Sur le plan politique, le caractère facultatif contenu dans la loi d’orientation de l’éducation 08-04 du 23 janvier 2008 est en totale inadéquation avec le caractère officiel de tamazight, consacré dans la Constitution (2020).
Il est temps de débattre des aspects pédagogiques, administratifs et surtout des problèmes de fond d’ordre institutionnel, considérant que le problème politique est réglé (préambule et articles 4 et 223 de la Constitution), suivant une approche fondée sur les données juridiques et projections statistiques en mesure de consolider qualitativement et quantitativement cet enseignement à travers tout le territoire national. Au HCA, nous travaillons continuellement sur les voies et moyens de consolider les avancées de tamazight et approcher son enseignement de façon rationnelle, sans précipitation, sans improvisation et sans surenchère de quelque nature qu’elle soit.

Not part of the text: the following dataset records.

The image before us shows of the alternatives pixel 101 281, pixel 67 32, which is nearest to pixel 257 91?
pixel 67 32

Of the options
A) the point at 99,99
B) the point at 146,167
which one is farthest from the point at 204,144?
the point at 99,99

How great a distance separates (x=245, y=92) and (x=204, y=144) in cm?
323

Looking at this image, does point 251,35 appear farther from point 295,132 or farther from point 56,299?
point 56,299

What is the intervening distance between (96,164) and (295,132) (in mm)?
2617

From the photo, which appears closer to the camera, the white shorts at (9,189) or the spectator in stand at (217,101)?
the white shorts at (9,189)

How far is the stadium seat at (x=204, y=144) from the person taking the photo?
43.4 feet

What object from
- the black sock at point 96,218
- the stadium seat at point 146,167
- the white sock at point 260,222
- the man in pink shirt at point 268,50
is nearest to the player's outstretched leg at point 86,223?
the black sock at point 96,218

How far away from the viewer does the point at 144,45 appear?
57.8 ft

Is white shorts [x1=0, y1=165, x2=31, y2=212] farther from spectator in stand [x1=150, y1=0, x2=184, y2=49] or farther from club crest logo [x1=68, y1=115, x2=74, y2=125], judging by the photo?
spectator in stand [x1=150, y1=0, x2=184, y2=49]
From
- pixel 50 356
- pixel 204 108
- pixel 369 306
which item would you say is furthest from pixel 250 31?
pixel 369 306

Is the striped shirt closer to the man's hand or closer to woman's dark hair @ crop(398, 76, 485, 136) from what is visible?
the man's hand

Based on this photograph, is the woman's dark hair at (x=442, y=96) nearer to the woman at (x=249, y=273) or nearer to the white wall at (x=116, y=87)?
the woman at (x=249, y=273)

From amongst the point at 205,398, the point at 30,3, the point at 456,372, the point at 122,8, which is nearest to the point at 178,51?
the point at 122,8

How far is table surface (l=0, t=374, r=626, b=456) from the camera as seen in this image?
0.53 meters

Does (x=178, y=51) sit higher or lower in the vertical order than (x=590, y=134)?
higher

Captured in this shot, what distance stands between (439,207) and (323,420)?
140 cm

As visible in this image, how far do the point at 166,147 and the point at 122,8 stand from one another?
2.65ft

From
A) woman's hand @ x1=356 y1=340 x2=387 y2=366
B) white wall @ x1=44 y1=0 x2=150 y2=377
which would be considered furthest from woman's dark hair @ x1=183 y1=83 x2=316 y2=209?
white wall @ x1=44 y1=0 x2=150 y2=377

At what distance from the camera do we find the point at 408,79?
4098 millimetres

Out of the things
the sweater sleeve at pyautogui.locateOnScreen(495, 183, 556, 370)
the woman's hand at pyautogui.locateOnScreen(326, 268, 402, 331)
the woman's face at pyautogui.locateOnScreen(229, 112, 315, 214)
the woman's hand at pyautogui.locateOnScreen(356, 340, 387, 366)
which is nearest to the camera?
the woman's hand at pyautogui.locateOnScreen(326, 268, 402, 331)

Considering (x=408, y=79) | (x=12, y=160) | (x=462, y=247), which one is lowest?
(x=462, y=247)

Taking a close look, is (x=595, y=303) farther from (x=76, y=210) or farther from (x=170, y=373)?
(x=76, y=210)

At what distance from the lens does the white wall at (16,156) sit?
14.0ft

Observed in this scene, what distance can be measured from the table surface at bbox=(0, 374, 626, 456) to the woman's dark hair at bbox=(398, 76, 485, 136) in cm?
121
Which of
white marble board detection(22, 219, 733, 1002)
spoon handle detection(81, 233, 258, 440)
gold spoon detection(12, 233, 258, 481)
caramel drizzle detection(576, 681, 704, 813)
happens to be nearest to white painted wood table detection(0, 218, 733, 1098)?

- Justement, vous avez annoncé l’envoi au président de la République d’un mémorandum portant formulation d’un cadrage stratégique (2021-2038) relatif à la généralisation de l’enseignement de tamazight dans le système éducatif et de formation. Qu’en est-il ?
Effectivement, le HCA a transmis au président de la République un mémorandum portant la formulation d’un cadrage stratégique (2021-2038) relatif à la généralisation de l’enseignement-apprentissage de la langue amazighe dans le système éducatif et de formation. C’est dans les dispositions du décret présidentiel 95-147 du 27 mai 1995, portant création du HCA, notamment son article 6, que nous puisons les ancrages de notre démarche.
Le document, à double articulation, exprime et formalise en la capitalisant une expérience historique de didactisation d’une langue aux caractéristiques linguistiques fonctionnelles connues. En même temps, il formule en termes scientifiques et statistiques les déclinaisons institutionnelles de sa généralisation progressive sur la durée de vie d’une cohorte d’élèves (12 années), d’où cette vision jusqu’à 2038. Cette démarche, on ne peut plus apaisée, relève de la politique de l’Etat et consacre le caractère national intangible de sa généralisation sur tout le territoire national dans la diversité de ses expressions les plus authentiques et productives.
C’est pourquoi, il est transmis aux autres instances de l’Etat, notamment celles ayant l’attribution de faire la saisine auprès de la Cour constitutionnelle. Notre document explicite les modalités d’une application structurée, générale et généralisée de tamazight, verticale et horizontale, progressive et réfléchie (2022-2038) sur tout le système d’éducation et de formation.
C’est une démarche de coconstruction avec toutes les élites du pays, d’où ce document, avec l’ambition de mener une projection sérieuse de travail dans la plus large concertation possible. Penser tamazight en ces termes, c’est consacrer l’Algérie et l’algérianité, patriotiquement, historiquement et géographiquement, le tout adossé à l’unité nationale et l’intégrité territoriale.